=== WHAT TO WORK ON ===
a - From the savings and income regression example, write out the passage between "x 1 1950.61" and "increase in income.", inclusive.
b - In the savings and income regression example, what residual standard error does the R output report, and on how many degrees of freedom?

=== DOCUMENT EXCERPT ===
*** Begin section ***
Example 28.1: Savings and Income
Let’s apply these ideas to an example. Suppose we want to understand how savings (in hundreds of EUR) depend on income (also in hundreds of EUR). We collect data from 10 individuals:
18 |
8 |
44 |
52 |
31 |
30 |
38 |
31 |
36 |
30 |
26 |
25 |
24 |
8 |
51 |
45 |
22 |
3 |
30 |
16 |
Our goal is to determine whether income significantly predicts savings using a simple linear regression model:
\[
y = \beta_0 + \beta_1 x + \varepsilon
\]
We’ll estimate \(b_1\), construct a confidence interval for \(\beta_1\), and test the hypothesis \(H_0: \beta_1 = 0\) using both a t-test and F-test to verify they produce the same result. This is done with R and the R output for the the above regression is as follows (the middle part is the 95% confidence interval fir \(\beta_1\)):
Call:
lm(formula = y ~ x, data = df)
Residuals:
Min 1Q Median 3Q Max
-7.531 -5.806 -1.435 5.764 10.077
Coefficients:
Estimate Std. Error t value Pr(>|t|)
(Intercept) -20.8618 7.7114 -2.705 0.026852 *
x 1.4269 0.2304 6.192 0.000262 ***
---
Signif. codes: 0 '***' 0.001 '**' 0.01 '*' 0.05 '.' 0.1 ' ' 1
Residual standard error: 7.133 on 8 degrees of freedom
Multiple R-squared: 0.8274, Adjusted R-squared: 0.8058
F-statistic: 38.34 on 1 and 8 DF, p-value: 0.0002617
2.5 % 97.5 %
(Intercept) -38.644256 -3.079335
x 0.895531 1.958331
Analysis of Variance Table
Response: y
Df Sum Sq Mean Sq F value Pr(>F)
x 1 1950.61 1950.61 38.343 0.0002617 ***
Residuals 8 406.99 50.87
---
Signif. codes: 0 '***' 0.001 '**' 0.01 '*' 0.05 '.' 0.1 ' ' 1
The interpretation is as follows:
- The slope coefficient \(b_1\) represents the average change in savings per 1 unit (hundred EUR) increase in income.
*** End section ***
=== COLLECTED MATERIAL ===
*** Begin section ***
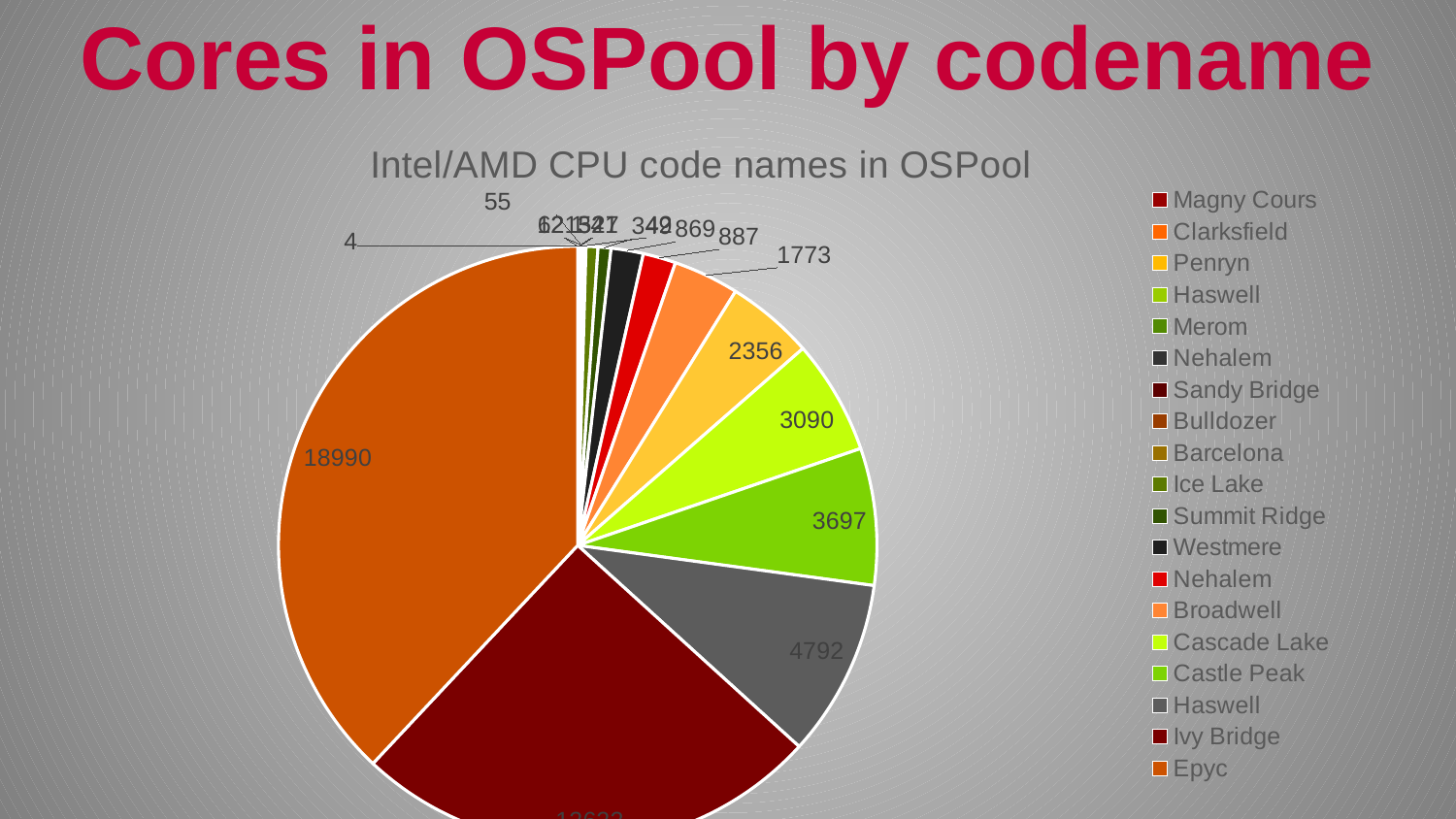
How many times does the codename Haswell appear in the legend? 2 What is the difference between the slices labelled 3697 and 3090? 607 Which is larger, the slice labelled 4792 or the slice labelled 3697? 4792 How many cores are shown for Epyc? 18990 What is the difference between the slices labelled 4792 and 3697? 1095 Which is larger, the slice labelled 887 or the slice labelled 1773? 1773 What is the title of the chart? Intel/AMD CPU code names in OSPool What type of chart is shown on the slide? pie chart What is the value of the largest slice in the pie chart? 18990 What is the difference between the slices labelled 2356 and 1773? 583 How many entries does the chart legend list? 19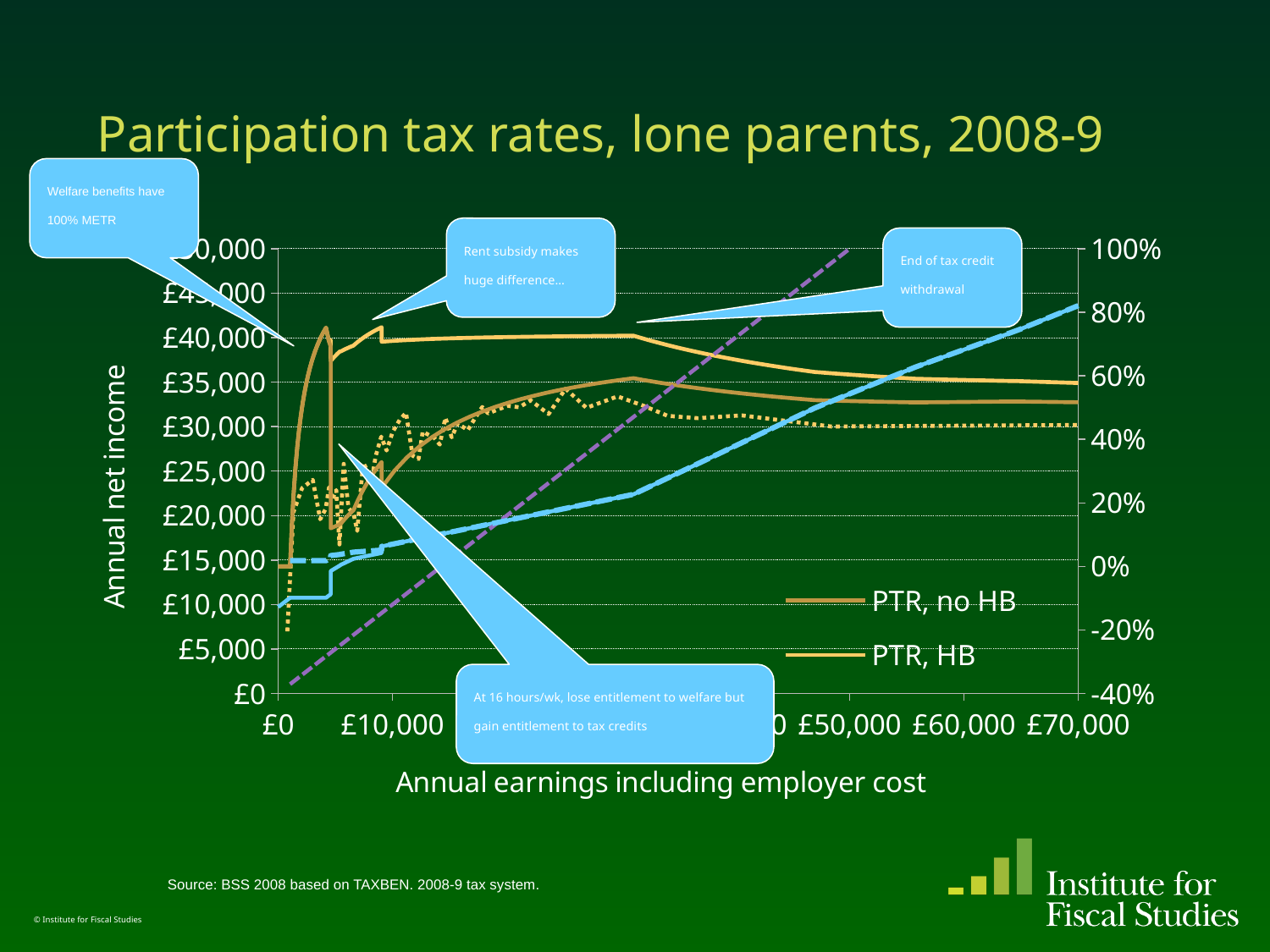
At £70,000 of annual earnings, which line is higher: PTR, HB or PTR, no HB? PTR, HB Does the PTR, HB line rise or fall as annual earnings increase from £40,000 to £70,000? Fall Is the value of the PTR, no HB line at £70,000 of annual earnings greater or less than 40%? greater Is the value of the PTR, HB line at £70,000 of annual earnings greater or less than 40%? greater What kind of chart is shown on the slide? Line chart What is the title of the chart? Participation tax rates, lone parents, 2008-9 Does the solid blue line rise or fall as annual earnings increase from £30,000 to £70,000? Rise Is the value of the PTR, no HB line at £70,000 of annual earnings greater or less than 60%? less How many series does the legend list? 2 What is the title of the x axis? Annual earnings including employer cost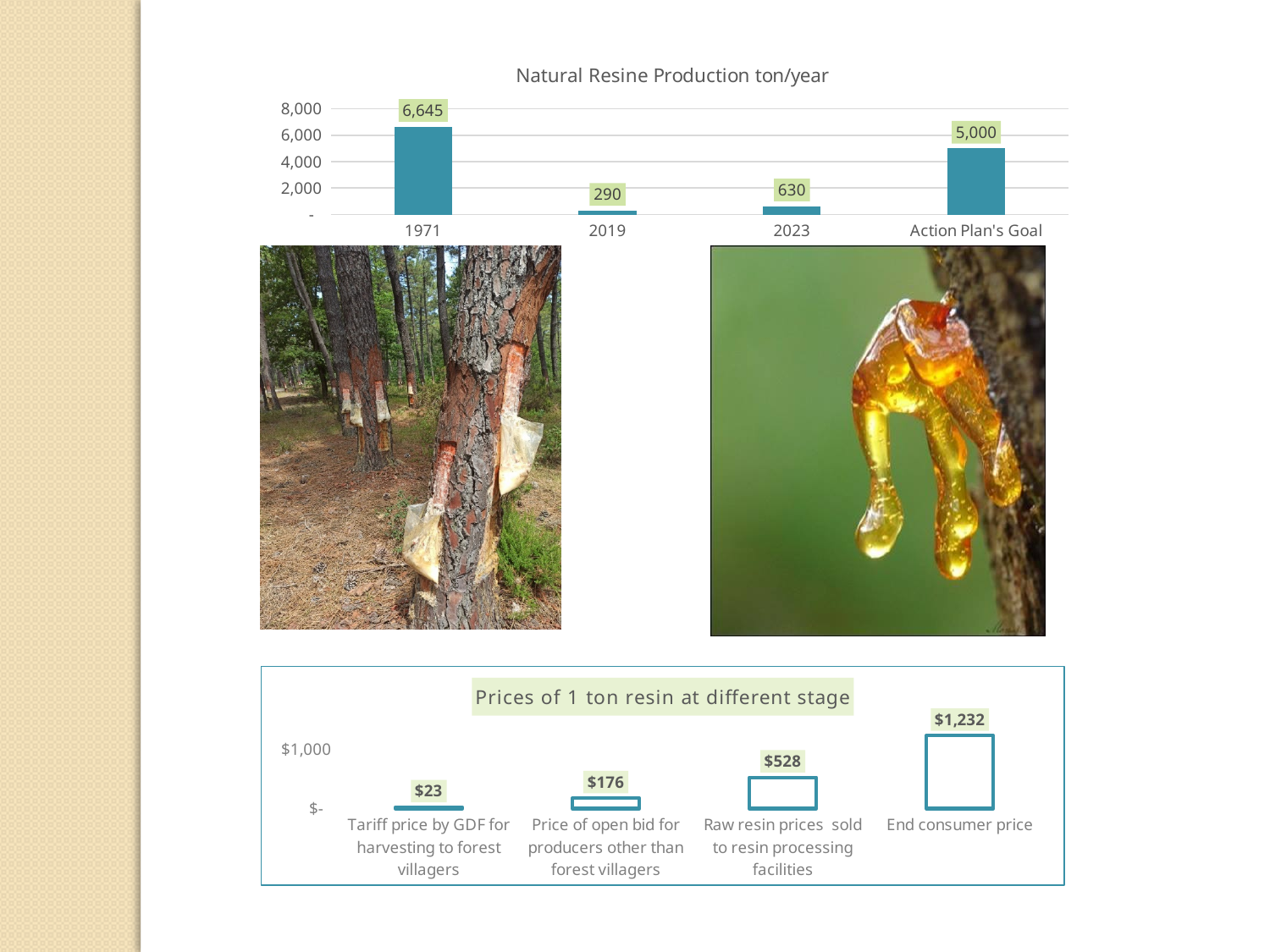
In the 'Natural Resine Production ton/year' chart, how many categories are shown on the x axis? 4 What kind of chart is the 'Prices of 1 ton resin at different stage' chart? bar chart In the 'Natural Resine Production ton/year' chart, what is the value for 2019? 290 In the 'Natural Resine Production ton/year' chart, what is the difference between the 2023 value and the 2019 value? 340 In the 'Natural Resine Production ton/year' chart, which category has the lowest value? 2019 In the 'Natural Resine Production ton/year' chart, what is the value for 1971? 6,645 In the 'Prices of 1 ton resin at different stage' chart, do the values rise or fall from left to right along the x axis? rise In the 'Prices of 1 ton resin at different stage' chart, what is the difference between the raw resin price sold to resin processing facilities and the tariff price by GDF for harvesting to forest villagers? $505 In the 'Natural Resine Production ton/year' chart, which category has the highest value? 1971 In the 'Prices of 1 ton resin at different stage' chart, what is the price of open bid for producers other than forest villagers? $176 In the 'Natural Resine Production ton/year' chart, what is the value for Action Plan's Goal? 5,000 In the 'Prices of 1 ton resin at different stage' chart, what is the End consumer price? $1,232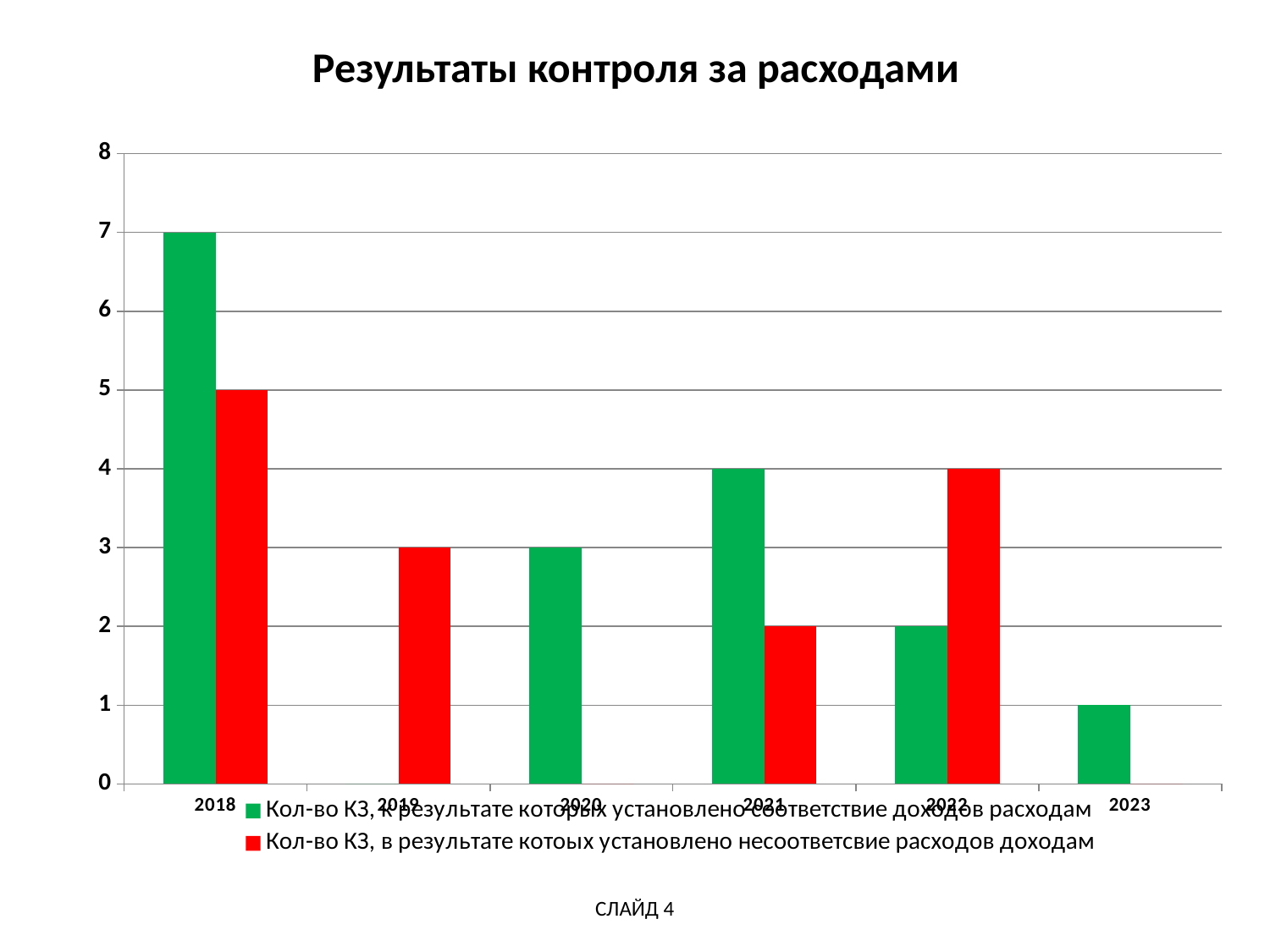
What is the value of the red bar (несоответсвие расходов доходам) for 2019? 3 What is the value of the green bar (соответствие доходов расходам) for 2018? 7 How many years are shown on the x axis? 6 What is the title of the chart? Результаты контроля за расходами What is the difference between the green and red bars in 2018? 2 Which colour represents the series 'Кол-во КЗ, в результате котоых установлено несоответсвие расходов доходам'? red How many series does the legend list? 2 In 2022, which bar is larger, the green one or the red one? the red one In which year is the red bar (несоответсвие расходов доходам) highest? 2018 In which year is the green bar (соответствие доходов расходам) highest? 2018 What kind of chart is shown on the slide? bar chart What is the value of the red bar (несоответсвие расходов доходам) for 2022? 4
*** End section ***
=== ANSWERS BELOW ===
a -
x 1 1950.61 1950.61 38.343 0.0002617 ***
Residuals 8 406.99 50.87
---
Signif. codes: 0 '***' 0.001 '**' 0.01 '*' 0.05 '.' 0.1 ' ' 1
The interpretation is as follows:
- The slope coefficient \(b_1\) represents the average change in savings per 1 unit (hundred EUR) increase in income.

b - 7.133 on 8 degrees of freedom